Fragmentos microscópicos de vidro vulcânico encontrados ao lado de ferramentas de pedra e restos de animais na mesma camada de sedimentos no sítio Shinfa-Metema 1, perto do rio Shinfa, na Etiópia, mostram que os seres humanos ocuparam o local antes e depois da erupção do vulcão a mais de 4 mil quilómetros de distância.

"Estes fragmentos têm menos do que o diâmetro de um cabelo humano. Mesmo sendo tão pequenos, são suficientemente grandes para analisar a química e os oligoelementos", disse John Kappelman, professor de antropologia e ciências geológicas na Universidade do Texas em Austin e principal autor do estudo, publicado no dia 20 de março na revista Nature.

Ao juntar pistas dos fósseis e artefactos encontrados no local, juntamente com análises geológicas e moleculares, a equipa começou a compreender como é que os seres humanos que ali viviam se aguentaram apesar da provável mudança climática que o cataclismo vulcânico desencadeou.

As escavações no sítio Shinfa-Metema 1 revelaram que uma população de humanos sobreviveu à erupção do supervulcão do Monte Toba há 74 mil anos. John Kappelman e Marsha Miller

Apanhar peixe

Para compreender o clima na altura da erupção, Kappelman e os seus colegas analisaram isótopos de oxigénio e carbono, variações do mesmo elemento, de cascas de ovos de avestruz e dentes de mamíferos fossilizados. Esse trabalho permitiu descobrir a ingestão de água e revelou que os animais comiam plantas que tinham mais probabilidades de crescer em condições mais secas.

"Os isótopos são incorporados nos tecidos duros. Por isso, no caso dos mamíferos, olhamos para os dentes, para o esmalte dos dentes, mas também os encontramos na casca do ovo da avestruz", disse.

Uma análise da flora e da fauna do sítio também encontrou uma abundância de restos de peixes posteriores à erupção. Esta descoberta talvez não seja surpreendente, dada a proximidade do local em relação ao rio, mas os peixes são raros noutros sítios da Idade da Pedra do mesmo período, observou o estudo.

"As pessoas começaram a aumentar a percentagem de peixe na dieta quando chegou o Toba. Estavam a capturar e a processar quase quatro vezes mais peixe (do que antes da erupção)", disse.

"Pensamos que a razão para isso é que, se o Toba estaria de facto a criar mais aridez, isso significa que a estação das chuvas seria mais curta, o que significa uma estação seca mais longa."

A equipa teorizou que o clima mais seco, contraintuitivamente, explica o aumento da dependência do peixe: À medida que o rio encolhia, os peixes ficavam presos em charcos ou em riachos menos profundos, onde os humanos os podiam apanhar mais facilmente.

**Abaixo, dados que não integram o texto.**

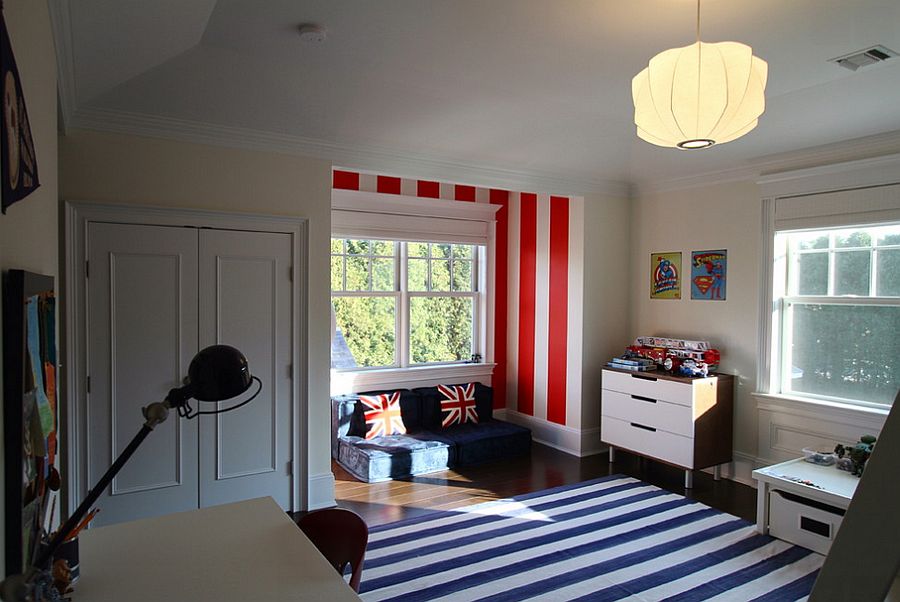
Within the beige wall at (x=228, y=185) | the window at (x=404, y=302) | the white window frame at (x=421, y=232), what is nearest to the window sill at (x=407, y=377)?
the white window frame at (x=421, y=232)

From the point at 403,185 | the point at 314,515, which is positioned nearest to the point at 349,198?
the point at 403,185

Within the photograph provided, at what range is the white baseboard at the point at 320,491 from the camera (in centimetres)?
381

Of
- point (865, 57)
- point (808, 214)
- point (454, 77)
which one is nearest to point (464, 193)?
point (454, 77)

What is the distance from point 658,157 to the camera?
15.2 ft

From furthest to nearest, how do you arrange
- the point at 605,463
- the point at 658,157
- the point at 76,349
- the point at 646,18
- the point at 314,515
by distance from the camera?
the point at 605,463 → the point at 658,157 → the point at 76,349 → the point at 646,18 → the point at 314,515

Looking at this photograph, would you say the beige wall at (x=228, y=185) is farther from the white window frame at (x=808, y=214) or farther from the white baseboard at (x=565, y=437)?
the white window frame at (x=808, y=214)

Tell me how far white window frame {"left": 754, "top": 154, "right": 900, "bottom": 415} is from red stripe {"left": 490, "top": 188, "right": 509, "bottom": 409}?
248 cm

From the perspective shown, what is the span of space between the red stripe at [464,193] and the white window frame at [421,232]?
67mm

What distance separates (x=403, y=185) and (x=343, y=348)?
163cm

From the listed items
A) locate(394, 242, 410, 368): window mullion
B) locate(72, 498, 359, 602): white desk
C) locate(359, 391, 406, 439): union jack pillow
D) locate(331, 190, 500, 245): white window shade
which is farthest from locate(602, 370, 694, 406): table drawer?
locate(72, 498, 359, 602): white desk

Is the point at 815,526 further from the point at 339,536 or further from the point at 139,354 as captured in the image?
the point at 139,354

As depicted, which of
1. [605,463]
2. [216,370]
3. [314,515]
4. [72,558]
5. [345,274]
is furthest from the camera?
[345,274]

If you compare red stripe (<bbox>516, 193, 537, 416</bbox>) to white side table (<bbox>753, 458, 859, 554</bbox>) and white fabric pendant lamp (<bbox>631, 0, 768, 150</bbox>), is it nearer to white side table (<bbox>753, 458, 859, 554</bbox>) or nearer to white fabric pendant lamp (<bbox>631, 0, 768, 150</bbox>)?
white side table (<bbox>753, 458, 859, 554</bbox>)

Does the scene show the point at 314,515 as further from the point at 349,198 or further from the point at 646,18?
the point at 349,198
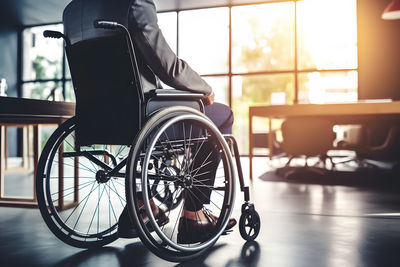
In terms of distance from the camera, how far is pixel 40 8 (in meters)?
7.47

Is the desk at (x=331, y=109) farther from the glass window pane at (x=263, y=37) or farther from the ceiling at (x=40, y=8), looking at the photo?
the ceiling at (x=40, y=8)

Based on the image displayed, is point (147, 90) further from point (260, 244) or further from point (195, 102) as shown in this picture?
point (260, 244)

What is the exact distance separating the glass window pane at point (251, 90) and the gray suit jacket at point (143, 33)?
5592mm

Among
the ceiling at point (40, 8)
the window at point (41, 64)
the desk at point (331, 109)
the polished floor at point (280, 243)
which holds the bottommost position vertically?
the polished floor at point (280, 243)

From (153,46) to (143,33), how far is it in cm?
5

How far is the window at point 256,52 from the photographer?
686cm

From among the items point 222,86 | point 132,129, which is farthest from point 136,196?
point 222,86

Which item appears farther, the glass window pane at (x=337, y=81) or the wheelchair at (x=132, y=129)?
the glass window pane at (x=337, y=81)

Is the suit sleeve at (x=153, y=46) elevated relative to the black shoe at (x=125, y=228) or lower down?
elevated

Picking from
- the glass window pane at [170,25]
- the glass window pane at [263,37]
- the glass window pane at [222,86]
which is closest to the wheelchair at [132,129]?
the glass window pane at [222,86]

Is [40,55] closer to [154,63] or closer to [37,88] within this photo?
[37,88]

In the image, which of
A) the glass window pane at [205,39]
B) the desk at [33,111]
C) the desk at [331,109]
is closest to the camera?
the desk at [33,111]

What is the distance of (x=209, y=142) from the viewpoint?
1.46 m

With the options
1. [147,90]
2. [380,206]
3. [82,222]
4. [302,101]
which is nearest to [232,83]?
[302,101]
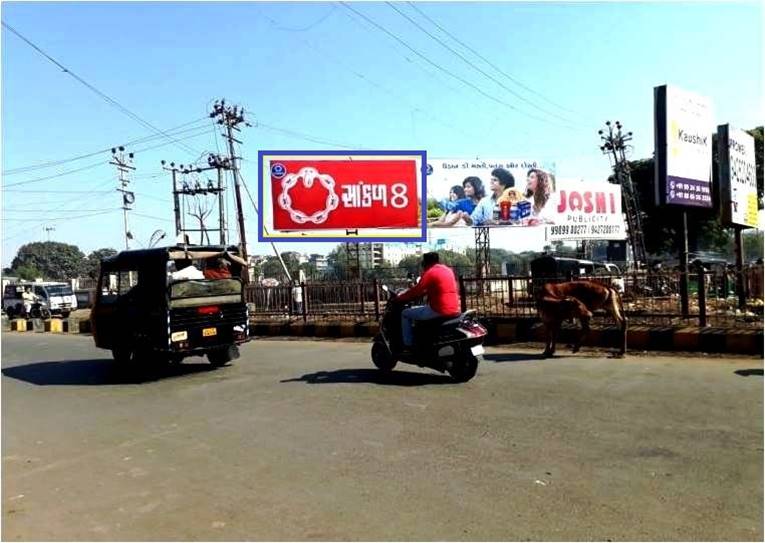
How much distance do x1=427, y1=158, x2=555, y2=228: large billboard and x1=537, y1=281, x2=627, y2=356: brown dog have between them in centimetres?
1516

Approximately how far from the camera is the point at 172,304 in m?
9.70

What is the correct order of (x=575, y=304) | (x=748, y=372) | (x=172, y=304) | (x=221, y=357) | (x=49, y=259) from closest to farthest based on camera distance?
1. (x=748, y=372)
2. (x=172, y=304)
3. (x=575, y=304)
4. (x=221, y=357)
5. (x=49, y=259)

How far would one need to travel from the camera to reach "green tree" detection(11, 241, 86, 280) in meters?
104

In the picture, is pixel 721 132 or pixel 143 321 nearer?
pixel 143 321

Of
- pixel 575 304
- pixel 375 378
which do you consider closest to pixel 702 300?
pixel 575 304

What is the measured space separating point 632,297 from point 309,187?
37.5 ft

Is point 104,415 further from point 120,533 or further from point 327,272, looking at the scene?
point 327,272

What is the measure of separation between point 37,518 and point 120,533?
791 millimetres

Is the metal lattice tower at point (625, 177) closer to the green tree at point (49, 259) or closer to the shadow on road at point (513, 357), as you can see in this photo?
the shadow on road at point (513, 357)

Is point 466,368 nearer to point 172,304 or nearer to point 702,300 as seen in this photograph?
point 172,304

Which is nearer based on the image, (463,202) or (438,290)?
(438,290)

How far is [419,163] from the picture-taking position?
2202cm

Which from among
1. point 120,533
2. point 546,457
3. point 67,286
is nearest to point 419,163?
point 546,457

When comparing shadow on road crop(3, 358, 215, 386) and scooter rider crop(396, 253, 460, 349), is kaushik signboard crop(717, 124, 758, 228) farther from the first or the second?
shadow on road crop(3, 358, 215, 386)
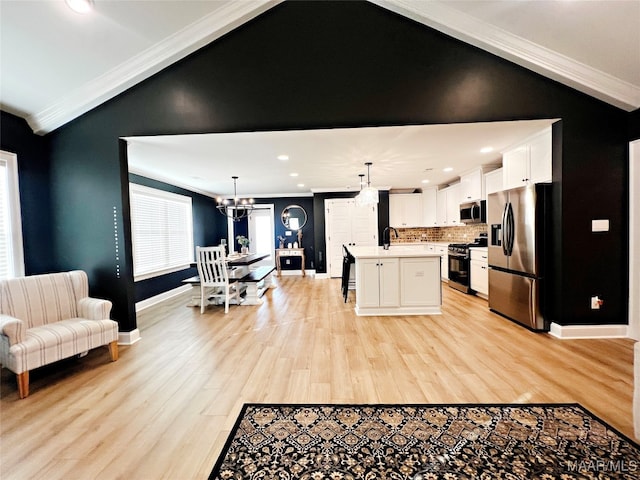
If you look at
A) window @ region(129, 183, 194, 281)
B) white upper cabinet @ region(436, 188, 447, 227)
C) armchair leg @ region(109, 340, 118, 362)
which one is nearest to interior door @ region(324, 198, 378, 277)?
white upper cabinet @ region(436, 188, 447, 227)

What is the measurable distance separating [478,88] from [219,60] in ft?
9.18

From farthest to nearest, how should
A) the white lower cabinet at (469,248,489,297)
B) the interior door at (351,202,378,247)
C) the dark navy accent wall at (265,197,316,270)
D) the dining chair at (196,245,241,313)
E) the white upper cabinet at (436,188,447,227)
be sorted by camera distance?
the dark navy accent wall at (265,197,316,270), the interior door at (351,202,378,247), the white upper cabinet at (436,188,447,227), the white lower cabinet at (469,248,489,297), the dining chair at (196,245,241,313)

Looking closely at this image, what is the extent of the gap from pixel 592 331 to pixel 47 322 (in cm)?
567

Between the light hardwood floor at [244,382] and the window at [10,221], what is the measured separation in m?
1.05

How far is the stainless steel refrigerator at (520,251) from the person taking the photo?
3.15 metres

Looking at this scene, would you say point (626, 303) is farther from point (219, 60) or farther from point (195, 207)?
point (195, 207)

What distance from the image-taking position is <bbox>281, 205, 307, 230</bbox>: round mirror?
8.20 meters

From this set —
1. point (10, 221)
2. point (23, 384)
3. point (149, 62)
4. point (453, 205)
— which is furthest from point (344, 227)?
point (23, 384)

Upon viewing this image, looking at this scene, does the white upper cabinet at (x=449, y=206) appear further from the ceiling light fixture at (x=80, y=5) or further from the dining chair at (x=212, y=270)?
the ceiling light fixture at (x=80, y=5)

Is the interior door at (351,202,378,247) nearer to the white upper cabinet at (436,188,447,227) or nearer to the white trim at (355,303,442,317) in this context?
the white upper cabinet at (436,188,447,227)

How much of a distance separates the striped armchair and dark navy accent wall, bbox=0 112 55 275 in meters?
0.50

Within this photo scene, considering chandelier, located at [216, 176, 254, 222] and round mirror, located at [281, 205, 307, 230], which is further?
round mirror, located at [281, 205, 307, 230]

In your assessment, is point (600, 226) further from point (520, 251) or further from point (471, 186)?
point (471, 186)

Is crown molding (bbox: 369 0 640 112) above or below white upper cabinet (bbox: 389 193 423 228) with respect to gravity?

Corredor azul vs. corredor verde

Os charcos de água ricos em peixes podem ter potencialmente criado o que a equipa descreveu como um "corredor azul", ao longo do qual os primeiros seres humanos se deslocaram para norte, para fora de África, uma vez esgotado o peixe. Esta teoria contradiz a maioria dos outros modelos que sugerem que a principal migração da humanidade para fora de África ocorreu ao longo de "corredores verdes" durante os períodos húmidos.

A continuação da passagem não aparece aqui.